Леди Монтилье слабо улыбнулась, потому что не была способна на что-либо большее. Интерьер комнаты не столько ей надоел, сколько напоминал ей о том, что она здесь находится не для внепланового отдыха. Она здесь из-за ошибки, и совершенно не важно, чьей — за них всех вполне расплатилась уже одна леди. Стать второй леди, которая расплатится жизнью из-за своей же неосторожности, почему-то не особо хотелось. Сложив руки под грудью, девушка принялась слушать вести, с которыми пришел шевалье.
Но с каждым его словом Жозефина все сильнее сжимала зубы, чувствуя, как начинает сводить щеки от такого напряжения. Вцепившись как можно сильнее руками в предплечья, она старалась удержать на лице маску равнодушия, раз уж так получилось, что она не могла спрятаться за настоящую. Получалось плохо, как ей кажется.
— Что именно вы предлагаете мне, сэр? Сомнительно призрачный шанс на то, что меня не найдут в какой-нибудь канаве через несколько недель, полностью обезображенную и не поддающуюся опознанию?
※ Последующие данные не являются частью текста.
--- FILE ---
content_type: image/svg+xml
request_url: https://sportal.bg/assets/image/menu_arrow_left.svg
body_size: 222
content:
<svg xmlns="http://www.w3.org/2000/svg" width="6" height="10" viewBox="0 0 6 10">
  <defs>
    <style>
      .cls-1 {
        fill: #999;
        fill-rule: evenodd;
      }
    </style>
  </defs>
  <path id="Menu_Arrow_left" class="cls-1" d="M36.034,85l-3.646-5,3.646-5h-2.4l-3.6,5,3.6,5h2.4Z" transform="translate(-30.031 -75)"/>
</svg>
Или же вы мне предлагаете нечто такое, отчего мне будет трудно отказаться, учитывая моё печальное положение прямо сейчас?
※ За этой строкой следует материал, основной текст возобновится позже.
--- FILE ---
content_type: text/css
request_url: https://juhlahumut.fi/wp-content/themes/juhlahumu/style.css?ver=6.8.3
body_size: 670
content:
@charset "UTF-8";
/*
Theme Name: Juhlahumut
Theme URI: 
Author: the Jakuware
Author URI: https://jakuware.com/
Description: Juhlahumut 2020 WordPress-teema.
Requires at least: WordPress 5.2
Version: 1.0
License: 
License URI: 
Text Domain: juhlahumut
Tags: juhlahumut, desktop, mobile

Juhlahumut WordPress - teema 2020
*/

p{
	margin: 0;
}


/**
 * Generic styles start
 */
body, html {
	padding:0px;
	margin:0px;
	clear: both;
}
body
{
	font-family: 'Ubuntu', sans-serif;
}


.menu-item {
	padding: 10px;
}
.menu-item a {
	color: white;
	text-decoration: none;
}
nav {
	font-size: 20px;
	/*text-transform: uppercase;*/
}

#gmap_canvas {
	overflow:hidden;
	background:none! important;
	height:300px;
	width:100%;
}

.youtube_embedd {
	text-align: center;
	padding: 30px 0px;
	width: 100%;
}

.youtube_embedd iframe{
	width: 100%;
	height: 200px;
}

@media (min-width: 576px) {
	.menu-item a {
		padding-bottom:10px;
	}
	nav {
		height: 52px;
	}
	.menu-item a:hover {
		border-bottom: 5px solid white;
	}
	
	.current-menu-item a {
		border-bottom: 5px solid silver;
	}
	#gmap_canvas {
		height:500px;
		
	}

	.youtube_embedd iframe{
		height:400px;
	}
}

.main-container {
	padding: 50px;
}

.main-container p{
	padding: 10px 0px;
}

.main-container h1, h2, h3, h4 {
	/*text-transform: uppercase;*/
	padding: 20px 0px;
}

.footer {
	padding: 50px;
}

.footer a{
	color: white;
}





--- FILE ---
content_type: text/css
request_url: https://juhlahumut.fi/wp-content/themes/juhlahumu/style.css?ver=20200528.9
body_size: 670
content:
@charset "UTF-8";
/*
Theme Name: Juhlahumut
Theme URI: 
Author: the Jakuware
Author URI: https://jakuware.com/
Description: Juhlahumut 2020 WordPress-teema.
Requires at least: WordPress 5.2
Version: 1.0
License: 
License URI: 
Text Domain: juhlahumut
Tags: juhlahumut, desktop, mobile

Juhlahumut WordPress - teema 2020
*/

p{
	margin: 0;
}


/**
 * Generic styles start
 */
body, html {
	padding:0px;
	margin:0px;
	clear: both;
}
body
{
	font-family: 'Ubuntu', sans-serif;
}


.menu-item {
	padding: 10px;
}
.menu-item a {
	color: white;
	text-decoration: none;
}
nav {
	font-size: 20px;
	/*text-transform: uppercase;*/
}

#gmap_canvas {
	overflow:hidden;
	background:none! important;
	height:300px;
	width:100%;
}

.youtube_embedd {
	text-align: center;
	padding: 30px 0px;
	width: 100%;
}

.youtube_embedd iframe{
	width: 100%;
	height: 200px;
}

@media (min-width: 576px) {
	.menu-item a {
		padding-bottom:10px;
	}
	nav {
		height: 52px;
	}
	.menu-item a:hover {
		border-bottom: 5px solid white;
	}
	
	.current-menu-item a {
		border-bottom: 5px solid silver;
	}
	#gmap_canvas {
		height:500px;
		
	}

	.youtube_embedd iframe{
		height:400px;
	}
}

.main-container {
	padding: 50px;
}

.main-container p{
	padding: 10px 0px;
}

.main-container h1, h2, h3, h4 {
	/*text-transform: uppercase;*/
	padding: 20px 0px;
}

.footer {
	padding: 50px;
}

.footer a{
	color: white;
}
Жозефина чувствовала, что её скоро начнет колотить. Предложение шевалье вывело её из себя сильнее, чем она могла бы представить, но если сейчас показать, как сильно волнует её дальнейшая судьба, то может произойти нечто совершенно непоправимое. Множество догадок и предположений крутились в голове, пытаясь оформиться в один общий вывод.
То, с каким жаром говорил де Можирон вызывало не только удивление, но и подозрение. Мог ли он быть причастным к убийству её старшей подруги? Или же он — всего лишь жертва обстоятельств? Но ведь жертвы никогда не будут предлагать тебе сомнительные признания, чтобы получить свободу. Нет. Слова, которые выходили из его уст были слишком знакомыми, слишком провокационными.
Глупая идея пришла Жозефине в голову. Мог ли этот шевалье оказаться тем самым неизвестным автором? Ведь он представитель известной фамилии, но в то же время достаточно незаметен. Он приближен ко множеству знатных семей из-за своего статуса шевалье, а сочетание второго и первого позволяет ему заглянуть чуть глубже в нынешнюю Игру, но недостаточно. Собственно, именно поэтому он и сделал такую жирную и сочную приманку для Инквизиции. Именно это и заставило Жозефину поспешно добавить, попытавшись вложить столько властности в голос, сколько она может:
— Снимите маску. Я хочу видеть ваше лицо, если мы начнем торговаться над моей жизнью.